■ TO BE DONE
Copy the records word for word, starting at the line that contains "As shown here" and ending at the end of the records.

** start ENTRIES **

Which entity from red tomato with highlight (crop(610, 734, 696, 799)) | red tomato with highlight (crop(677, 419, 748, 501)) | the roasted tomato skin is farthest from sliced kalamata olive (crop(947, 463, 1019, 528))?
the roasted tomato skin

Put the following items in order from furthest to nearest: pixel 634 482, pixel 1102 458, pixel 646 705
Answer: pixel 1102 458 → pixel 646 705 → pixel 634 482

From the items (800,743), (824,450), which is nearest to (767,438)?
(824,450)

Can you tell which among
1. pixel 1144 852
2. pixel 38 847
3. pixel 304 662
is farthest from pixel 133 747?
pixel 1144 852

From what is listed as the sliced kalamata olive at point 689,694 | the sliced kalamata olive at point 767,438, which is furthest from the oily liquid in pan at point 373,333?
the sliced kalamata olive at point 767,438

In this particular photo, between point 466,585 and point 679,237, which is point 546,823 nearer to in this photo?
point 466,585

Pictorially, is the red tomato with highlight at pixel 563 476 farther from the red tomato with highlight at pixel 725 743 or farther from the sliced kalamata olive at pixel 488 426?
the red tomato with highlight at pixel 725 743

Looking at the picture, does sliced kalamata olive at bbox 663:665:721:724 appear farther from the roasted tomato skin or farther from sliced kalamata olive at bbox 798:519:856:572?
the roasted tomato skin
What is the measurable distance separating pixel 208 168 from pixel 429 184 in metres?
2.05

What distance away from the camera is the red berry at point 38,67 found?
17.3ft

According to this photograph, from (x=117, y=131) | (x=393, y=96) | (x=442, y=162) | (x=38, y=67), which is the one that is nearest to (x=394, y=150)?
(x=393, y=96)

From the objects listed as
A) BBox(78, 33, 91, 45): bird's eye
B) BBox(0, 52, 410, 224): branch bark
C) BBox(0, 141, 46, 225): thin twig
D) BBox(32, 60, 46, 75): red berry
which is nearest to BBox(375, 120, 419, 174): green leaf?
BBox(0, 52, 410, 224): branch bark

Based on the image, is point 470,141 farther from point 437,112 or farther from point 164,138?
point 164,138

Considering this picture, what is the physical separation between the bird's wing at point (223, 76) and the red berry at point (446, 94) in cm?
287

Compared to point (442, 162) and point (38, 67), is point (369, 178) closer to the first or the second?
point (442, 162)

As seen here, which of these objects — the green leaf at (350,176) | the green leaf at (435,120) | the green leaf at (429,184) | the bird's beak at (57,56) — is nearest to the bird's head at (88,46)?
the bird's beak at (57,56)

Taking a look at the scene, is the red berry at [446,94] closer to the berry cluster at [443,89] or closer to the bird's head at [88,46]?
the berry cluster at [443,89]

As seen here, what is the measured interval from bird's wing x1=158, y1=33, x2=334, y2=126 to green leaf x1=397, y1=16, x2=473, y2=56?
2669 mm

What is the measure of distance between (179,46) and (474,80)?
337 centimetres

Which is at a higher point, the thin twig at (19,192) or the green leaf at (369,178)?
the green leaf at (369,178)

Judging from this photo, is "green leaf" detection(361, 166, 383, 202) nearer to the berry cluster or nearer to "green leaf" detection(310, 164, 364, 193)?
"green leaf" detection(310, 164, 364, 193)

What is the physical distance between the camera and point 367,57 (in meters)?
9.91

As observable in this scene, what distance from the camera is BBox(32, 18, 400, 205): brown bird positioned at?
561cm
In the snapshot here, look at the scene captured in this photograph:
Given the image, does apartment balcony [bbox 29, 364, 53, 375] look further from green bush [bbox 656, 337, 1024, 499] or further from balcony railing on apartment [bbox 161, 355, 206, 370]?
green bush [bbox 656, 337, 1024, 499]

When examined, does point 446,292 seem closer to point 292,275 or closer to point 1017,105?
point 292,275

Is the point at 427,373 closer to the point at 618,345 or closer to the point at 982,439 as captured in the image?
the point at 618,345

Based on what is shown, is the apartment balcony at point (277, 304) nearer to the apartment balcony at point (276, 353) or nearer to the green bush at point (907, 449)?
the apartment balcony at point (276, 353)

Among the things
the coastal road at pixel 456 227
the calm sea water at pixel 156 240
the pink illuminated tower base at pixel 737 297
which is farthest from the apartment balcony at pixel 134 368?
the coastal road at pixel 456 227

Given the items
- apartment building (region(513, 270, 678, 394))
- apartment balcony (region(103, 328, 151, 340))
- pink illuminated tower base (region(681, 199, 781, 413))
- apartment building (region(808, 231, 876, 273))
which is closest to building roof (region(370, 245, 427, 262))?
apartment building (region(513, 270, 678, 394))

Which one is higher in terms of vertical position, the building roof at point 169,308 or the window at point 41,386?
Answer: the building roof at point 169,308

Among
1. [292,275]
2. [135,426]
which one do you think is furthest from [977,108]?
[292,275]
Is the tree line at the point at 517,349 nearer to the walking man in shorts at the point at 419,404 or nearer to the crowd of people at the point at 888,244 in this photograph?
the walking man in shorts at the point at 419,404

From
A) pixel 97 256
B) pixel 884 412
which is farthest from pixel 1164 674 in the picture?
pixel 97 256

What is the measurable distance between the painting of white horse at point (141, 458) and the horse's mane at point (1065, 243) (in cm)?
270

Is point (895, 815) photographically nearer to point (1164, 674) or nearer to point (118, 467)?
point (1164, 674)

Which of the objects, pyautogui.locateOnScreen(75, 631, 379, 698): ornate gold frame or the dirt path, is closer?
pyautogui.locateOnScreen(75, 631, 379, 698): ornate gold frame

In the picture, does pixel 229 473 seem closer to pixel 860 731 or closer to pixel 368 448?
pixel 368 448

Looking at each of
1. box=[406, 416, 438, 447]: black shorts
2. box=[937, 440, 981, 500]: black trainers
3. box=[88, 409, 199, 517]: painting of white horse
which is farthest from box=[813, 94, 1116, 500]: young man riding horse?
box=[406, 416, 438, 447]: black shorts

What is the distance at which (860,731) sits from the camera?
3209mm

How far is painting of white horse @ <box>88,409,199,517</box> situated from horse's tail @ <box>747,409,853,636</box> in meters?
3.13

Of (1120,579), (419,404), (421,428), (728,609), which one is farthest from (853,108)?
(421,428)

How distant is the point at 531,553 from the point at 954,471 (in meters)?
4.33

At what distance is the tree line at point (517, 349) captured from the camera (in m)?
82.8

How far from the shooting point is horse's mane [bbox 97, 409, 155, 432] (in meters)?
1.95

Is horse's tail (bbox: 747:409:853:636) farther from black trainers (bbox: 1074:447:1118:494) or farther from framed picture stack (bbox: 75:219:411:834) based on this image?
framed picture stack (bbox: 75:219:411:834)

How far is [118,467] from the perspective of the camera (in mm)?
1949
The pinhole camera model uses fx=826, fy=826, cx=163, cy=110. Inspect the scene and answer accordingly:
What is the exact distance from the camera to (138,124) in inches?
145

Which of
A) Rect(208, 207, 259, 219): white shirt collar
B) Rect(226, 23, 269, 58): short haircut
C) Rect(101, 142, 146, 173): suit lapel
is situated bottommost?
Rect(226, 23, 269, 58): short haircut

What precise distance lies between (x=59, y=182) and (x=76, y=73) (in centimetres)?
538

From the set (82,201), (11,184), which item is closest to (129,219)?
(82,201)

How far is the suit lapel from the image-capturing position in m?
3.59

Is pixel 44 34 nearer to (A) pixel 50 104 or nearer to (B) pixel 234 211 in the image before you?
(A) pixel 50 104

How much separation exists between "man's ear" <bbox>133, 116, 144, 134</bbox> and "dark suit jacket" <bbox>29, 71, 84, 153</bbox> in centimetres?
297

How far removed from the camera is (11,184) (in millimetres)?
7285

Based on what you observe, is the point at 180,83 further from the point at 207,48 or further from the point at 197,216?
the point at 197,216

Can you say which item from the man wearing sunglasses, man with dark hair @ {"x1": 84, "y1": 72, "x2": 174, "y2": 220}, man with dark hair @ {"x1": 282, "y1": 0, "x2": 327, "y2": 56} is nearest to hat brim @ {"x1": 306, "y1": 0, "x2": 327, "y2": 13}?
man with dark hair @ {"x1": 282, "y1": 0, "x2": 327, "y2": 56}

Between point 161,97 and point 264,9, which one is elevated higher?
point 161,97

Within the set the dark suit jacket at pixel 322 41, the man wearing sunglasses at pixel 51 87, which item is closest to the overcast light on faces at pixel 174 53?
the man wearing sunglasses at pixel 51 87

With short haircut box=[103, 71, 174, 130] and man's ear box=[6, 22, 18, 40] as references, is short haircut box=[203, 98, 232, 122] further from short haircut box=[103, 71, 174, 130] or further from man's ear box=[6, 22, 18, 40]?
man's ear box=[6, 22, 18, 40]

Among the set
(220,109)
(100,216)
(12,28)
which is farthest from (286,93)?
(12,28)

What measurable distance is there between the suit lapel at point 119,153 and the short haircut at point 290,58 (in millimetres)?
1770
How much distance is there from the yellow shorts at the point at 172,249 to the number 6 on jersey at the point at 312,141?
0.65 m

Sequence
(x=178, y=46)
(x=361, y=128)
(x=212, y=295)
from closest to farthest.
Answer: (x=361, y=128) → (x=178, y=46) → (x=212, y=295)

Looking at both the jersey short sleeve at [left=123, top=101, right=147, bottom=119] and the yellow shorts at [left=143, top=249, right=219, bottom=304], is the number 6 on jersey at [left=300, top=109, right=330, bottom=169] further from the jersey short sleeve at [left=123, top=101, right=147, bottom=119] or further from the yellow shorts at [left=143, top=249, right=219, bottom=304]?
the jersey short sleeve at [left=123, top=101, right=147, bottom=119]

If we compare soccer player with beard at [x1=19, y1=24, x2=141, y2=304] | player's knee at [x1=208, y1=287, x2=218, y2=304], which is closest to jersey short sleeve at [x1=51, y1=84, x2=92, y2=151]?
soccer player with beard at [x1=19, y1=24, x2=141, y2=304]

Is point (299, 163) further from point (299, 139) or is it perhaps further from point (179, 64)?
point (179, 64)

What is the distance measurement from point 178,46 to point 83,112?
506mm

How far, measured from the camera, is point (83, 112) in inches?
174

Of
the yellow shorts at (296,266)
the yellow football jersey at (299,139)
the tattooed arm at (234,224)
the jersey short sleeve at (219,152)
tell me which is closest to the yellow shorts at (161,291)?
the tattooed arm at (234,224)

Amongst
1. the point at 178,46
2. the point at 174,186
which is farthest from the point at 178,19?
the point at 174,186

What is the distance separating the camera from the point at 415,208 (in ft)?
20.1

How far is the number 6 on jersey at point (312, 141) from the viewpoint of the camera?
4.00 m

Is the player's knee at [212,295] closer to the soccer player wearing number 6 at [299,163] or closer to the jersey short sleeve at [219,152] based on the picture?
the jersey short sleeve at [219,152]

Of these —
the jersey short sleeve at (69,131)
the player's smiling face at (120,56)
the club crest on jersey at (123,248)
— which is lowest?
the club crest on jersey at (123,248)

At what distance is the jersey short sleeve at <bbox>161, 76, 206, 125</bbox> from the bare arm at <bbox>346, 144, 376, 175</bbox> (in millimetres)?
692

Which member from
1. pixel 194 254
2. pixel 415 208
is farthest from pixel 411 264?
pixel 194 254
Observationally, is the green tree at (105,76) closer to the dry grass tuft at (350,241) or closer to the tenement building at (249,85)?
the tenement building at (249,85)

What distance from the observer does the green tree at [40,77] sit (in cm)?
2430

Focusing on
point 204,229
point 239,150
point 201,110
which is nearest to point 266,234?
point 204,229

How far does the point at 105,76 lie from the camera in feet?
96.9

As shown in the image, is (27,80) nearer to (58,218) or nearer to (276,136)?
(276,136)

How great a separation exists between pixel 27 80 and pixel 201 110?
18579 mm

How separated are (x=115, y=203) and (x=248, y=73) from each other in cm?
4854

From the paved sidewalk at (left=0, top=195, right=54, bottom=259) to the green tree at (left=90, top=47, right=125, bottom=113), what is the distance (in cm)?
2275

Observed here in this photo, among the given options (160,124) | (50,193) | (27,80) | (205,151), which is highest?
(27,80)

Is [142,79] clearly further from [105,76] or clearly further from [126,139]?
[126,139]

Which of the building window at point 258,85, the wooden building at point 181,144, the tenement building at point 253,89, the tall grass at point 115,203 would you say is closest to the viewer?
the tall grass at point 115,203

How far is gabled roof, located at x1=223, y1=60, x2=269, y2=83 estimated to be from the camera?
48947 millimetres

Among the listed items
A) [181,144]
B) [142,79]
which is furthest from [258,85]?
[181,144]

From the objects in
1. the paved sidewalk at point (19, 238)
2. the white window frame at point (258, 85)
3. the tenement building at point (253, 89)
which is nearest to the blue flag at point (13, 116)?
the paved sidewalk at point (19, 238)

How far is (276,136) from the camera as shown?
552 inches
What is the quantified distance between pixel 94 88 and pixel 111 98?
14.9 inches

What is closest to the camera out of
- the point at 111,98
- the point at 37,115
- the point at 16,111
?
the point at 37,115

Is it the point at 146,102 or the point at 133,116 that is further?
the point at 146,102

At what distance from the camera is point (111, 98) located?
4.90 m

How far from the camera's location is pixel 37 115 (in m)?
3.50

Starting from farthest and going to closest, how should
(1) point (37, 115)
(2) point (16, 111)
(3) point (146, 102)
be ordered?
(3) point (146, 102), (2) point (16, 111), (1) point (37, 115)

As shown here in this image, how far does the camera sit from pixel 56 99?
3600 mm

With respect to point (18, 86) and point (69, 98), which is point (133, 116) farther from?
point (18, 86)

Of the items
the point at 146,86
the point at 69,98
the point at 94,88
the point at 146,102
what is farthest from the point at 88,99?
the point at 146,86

** end ENTRIES **

■ SOLUTION FOR THIS PROBLEM
As shown here in this image, how far does the camera sit from pixel 56 99?
3600 mm

With respect to point (18, 86) and point (69, 98), which is point (133, 116) farther from?
point (18, 86)

Of the items
the point at 146,86
the point at 69,98
the point at 94,88
the point at 146,102
what is farthest from the point at 88,99?
the point at 146,86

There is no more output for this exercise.